[Rows of spatial question data]
____________
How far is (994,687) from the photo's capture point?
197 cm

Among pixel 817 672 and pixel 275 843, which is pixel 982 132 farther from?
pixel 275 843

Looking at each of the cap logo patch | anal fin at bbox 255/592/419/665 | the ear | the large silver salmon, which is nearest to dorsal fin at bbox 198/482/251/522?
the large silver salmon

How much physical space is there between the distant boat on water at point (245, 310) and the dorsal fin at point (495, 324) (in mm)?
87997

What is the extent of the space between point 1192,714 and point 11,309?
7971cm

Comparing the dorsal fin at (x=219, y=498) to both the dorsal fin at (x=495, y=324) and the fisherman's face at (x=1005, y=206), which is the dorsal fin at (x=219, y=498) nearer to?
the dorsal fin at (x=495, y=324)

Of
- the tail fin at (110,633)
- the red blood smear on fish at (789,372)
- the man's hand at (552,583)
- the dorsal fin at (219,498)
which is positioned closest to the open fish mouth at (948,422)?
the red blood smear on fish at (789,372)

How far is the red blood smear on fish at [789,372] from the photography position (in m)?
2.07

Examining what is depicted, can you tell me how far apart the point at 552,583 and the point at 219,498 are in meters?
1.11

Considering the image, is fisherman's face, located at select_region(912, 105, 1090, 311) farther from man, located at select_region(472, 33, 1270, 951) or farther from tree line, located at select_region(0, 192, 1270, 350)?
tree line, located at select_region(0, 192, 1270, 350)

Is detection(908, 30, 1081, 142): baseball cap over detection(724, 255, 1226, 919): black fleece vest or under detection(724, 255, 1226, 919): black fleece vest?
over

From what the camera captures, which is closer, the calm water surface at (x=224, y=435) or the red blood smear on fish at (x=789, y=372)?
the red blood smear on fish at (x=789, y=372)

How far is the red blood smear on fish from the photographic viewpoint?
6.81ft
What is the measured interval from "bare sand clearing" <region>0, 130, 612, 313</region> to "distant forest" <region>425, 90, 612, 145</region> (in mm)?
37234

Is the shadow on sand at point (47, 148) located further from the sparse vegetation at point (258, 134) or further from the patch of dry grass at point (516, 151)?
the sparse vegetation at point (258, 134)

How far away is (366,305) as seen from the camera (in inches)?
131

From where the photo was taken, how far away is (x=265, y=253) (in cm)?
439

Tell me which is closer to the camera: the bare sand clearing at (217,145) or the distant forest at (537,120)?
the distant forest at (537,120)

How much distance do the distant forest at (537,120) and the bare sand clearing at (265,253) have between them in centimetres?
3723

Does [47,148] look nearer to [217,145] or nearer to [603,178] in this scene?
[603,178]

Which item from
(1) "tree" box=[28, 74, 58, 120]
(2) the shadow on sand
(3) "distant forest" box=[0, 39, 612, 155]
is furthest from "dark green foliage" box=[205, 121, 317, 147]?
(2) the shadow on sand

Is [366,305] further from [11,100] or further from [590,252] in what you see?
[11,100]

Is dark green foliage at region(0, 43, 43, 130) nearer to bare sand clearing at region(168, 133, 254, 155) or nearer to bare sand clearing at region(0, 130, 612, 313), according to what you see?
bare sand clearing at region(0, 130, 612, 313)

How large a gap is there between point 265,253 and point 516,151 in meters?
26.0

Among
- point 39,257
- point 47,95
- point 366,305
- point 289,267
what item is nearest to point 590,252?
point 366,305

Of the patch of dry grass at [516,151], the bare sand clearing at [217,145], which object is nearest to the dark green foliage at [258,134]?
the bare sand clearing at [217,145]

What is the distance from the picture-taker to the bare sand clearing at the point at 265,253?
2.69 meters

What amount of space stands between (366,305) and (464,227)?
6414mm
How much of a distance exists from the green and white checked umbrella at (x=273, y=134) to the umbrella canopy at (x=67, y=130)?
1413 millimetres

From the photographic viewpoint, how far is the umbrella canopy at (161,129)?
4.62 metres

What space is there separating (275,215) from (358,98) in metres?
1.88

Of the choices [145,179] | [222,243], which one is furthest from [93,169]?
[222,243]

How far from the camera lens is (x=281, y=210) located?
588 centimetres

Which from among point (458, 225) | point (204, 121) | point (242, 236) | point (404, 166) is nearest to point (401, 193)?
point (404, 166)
____________
REQUEST:
Can you write out all the records above again, swapping "photographic viewpoint" for "camera position" wherever it appears and leaving everything else unchanged?

TASK SOLUTION:
How far is (994,687) from the photo's capture point?
197 cm

Among pixel 817 672 and pixel 275 843, which is pixel 982 132 farther from?
pixel 275 843

Looking at each of the cap logo patch | anal fin at bbox 255/592/419/665 | the ear | the large silver salmon, which is nearest to dorsal fin at bbox 198/482/251/522?
the large silver salmon

How much physical space is there between the distant boat on water at point (245, 310) and the dorsal fin at point (495, 324) (in mm)?
87997

What is the extent of the space between point 1192,714 and point 11,309?
7971cm

Comparing the dorsal fin at (x=219, y=498) to both the dorsal fin at (x=495, y=324) and the fisherman's face at (x=1005, y=206), which is the dorsal fin at (x=219, y=498) nearer to?
the dorsal fin at (x=495, y=324)

Of
- the tail fin at (110,633)
- the red blood smear on fish at (789,372)
- the man's hand at (552,583)
- the dorsal fin at (219,498)
which is positioned closest to the open fish mouth at (948,422)?
the red blood smear on fish at (789,372)

How far is the red blood smear on fish at [789,372] from the photography position (in m)?
2.07

Examining what is depicted, can you tell me how far apart the point at 552,583 and the point at 219,498 are in meters?
1.11

Considering the image, is fisherman's face, located at select_region(912, 105, 1090, 311) farther from man, located at select_region(472, 33, 1270, 951) or farther from tree line, located at select_region(0, 192, 1270, 350)?
tree line, located at select_region(0, 192, 1270, 350)

Is detection(908, 30, 1081, 142): baseball cap over detection(724, 255, 1226, 919): black fleece vest or under detection(724, 255, 1226, 919): black fleece vest?
over

From what the camera captures, which is closer, the calm water surface at (x=224, y=435) or the red blood smear on fish at (x=789, y=372)?
the red blood smear on fish at (x=789, y=372)

How far is the red blood smear on fish from the camera position?
6.81ft
What is the measured interval from "bare sand clearing" <region>0, 130, 612, 313</region> to "distant forest" <region>425, 90, 612, 145</region> (in mm)?
37234

Is the shadow on sand at point (47, 148) located further from the sparse vegetation at point (258, 134) or further from the patch of dry grass at point (516, 151)?
the sparse vegetation at point (258, 134)

How far away is (366,305) as seen from the camera (in inches)?
131

From where the photo was taken, how far away is (x=265, y=253) (in cm)?
439

Tell me which is closer to the camera: the bare sand clearing at (217,145) or the distant forest at (537,120)?
the distant forest at (537,120)

How much distance do the distant forest at (537,120) and the bare sand clearing at (265,253) have between them in centimetres?
3723

Does [47,148] look nearer to [217,145] or nearer to [603,178] in this scene?
[603,178]

Which item from
(1) "tree" box=[28, 74, 58, 120]
(2) the shadow on sand
(3) "distant forest" box=[0, 39, 612, 155]
is furthest from "dark green foliage" box=[205, 121, 317, 147]?
(2) the shadow on sand

Is [366,305] further from [11,100] or further from [590,252] in what you see?
[11,100]

Is dark green foliage at region(0, 43, 43, 130) nearer to bare sand clearing at region(168, 133, 254, 155) or nearer to bare sand clearing at region(0, 130, 612, 313), according to what you see?
bare sand clearing at region(0, 130, 612, 313)

How large a gap is there between point 265,253 and point 516,151 in meters?
26.0

Among
- point 39,257
- point 47,95
- point 366,305
- point 289,267
what item is nearest to point 590,252?
point 366,305

Of the patch of dry grass at [516,151], the bare sand clearing at [217,145], which object is nearest to the dark green foliage at [258,134]?
the bare sand clearing at [217,145]

What is the distance from the picture-taker to the bare sand clearing at the point at 265,253?
2.69 meters

What amount of space stands between (366,305) and (464,227)?
6414mm
How much of a distance exists from the green and white checked umbrella at (x=273, y=134) to the umbrella canopy at (x=67, y=130)?
1413 millimetres

From the camera position, how far is the umbrella canopy at (161,129)?
4.62 metres

What space is there separating (275,215) from (358,98) in metres?
1.88

Of the choices [145,179] | [222,243], which one is furthest from [93,169]?
[222,243]

How far from the camera lens is (x=281, y=210) located?
588 centimetres

Which from among point (458, 225) | point (204, 121) | point (242, 236) | point (404, 166) is nearest to point (401, 193)?
point (404, 166)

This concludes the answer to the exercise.